The SEC has launched an investigation into the reasons behind the departure of shamed Systemax exec Gilbert Fiorentino, the company has confirmed.
CEO of the technology product group, Fiorentino was suspended from the US reseller - parent of Misco and WStore - in April after an independent probe into whistleblower allegations relating to its Florida biz.
The following month he resigned, giving up company assets worth $11m including over one million shares and nearly $500,000 in cash.
The settlement also required him to disclose his and his family's personal assets, forfeit undisclosed assets discovered by the company and reveal information concerning matters that led to his exit.
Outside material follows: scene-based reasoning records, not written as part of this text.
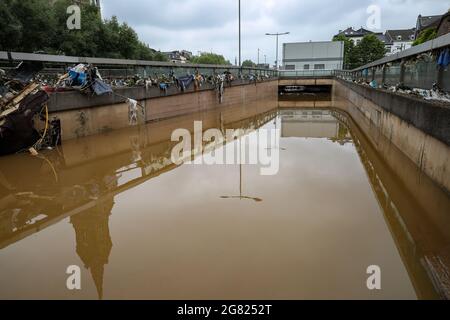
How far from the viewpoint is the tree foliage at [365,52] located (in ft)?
193

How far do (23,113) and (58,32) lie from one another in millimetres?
24092

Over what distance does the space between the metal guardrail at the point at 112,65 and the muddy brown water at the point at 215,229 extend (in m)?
3.21

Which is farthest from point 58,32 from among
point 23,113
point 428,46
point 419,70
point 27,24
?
point 428,46

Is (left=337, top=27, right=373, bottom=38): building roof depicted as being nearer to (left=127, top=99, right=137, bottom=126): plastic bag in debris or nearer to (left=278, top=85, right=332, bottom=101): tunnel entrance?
(left=278, top=85, right=332, bottom=101): tunnel entrance

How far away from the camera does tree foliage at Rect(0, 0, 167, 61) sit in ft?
76.2

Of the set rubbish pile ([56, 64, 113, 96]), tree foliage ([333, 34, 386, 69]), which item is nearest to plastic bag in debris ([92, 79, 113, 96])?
rubbish pile ([56, 64, 113, 96])

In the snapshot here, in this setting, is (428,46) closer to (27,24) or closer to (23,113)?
(23,113)

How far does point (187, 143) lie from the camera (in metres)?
Answer: 11.4

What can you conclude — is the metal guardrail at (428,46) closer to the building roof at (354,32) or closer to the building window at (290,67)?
the building window at (290,67)

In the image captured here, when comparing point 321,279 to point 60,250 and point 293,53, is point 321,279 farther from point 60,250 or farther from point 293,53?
point 293,53

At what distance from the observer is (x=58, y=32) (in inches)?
1113

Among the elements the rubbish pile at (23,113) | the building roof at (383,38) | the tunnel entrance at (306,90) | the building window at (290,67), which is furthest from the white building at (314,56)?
the building roof at (383,38)

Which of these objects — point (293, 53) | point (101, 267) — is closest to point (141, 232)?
point (101, 267)

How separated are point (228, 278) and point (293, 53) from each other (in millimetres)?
54517
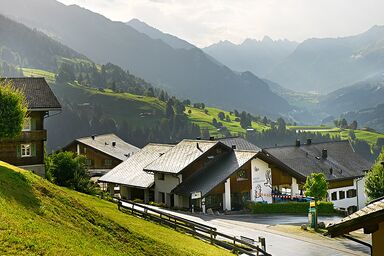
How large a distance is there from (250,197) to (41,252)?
4708 centimetres

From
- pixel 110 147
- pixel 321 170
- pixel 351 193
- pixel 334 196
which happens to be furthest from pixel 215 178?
pixel 110 147

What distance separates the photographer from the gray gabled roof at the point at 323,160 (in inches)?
2906

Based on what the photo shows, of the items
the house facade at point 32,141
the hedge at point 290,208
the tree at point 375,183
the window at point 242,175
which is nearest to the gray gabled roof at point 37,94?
the house facade at point 32,141

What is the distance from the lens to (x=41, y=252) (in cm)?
1564

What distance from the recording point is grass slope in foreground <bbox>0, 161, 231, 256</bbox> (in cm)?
1619

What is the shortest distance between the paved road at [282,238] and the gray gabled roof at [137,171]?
15.6 m

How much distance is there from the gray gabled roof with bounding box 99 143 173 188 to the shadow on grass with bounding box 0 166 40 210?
130 feet

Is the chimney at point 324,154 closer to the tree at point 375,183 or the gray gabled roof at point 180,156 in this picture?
the tree at point 375,183

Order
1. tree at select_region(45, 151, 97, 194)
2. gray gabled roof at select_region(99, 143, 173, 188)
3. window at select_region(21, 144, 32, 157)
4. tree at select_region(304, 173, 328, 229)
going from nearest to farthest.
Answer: tree at select_region(304, 173, 328, 229) → tree at select_region(45, 151, 97, 194) → window at select_region(21, 144, 32, 157) → gray gabled roof at select_region(99, 143, 173, 188)

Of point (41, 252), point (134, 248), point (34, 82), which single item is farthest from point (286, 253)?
point (34, 82)

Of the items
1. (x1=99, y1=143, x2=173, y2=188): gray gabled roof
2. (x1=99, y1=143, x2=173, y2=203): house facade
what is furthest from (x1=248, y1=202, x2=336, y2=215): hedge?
(x1=99, y1=143, x2=173, y2=188): gray gabled roof

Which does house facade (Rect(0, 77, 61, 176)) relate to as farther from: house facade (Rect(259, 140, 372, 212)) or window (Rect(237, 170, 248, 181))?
house facade (Rect(259, 140, 372, 212))

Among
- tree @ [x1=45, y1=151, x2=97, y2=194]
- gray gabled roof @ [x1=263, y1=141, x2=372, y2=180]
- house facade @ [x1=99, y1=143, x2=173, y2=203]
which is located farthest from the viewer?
gray gabled roof @ [x1=263, y1=141, x2=372, y2=180]

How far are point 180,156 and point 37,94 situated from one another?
20613 mm
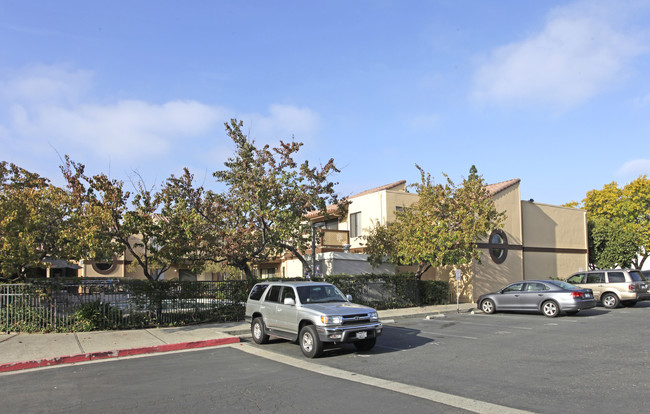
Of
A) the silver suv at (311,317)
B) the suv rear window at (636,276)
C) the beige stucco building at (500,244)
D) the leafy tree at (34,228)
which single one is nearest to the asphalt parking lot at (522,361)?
the silver suv at (311,317)

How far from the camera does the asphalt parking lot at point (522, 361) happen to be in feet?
23.3

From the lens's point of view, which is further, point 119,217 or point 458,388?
point 119,217

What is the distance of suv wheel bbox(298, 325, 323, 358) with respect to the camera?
1052cm

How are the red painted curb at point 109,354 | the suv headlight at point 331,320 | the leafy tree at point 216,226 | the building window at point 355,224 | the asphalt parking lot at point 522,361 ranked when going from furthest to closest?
the building window at point 355,224 → the leafy tree at point 216,226 → the suv headlight at point 331,320 → the red painted curb at point 109,354 → the asphalt parking lot at point 522,361

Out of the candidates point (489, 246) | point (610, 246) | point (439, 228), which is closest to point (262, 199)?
point (439, 228)

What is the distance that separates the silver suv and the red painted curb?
1.22 m

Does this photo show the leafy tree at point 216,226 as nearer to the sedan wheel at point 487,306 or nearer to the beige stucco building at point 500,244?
the beige stucco building at point 500,244

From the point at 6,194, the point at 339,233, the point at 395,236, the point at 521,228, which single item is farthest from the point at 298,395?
the point at 521,228

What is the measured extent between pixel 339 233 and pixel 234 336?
1478 centimetres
The business last night confirmed that on 21 June the SEC had "initiated a formal investigation into certain matters discovered by the company during its investigation of its Miami operations".
"The Company intends to cooperate fully with the SEC in its formal investigation and does not expect to comment further on developments related to this matter and disclaims any intention or obligation to update any of the information contained herein, except as required by law," said Systemax in a statement.
As president at US etailer Tiger Direct, Fiorentino transferred with the business when it was sold to Systemax in 1995. He led the Technology Products unit and was made a director of the listed firm from 2004.
He banked a salary of a little over $500,000 in the fiscal year ended 30 April 2010 but bonuses and options took his total rewards to more than $3m, making him the highest paid exec within Systemax.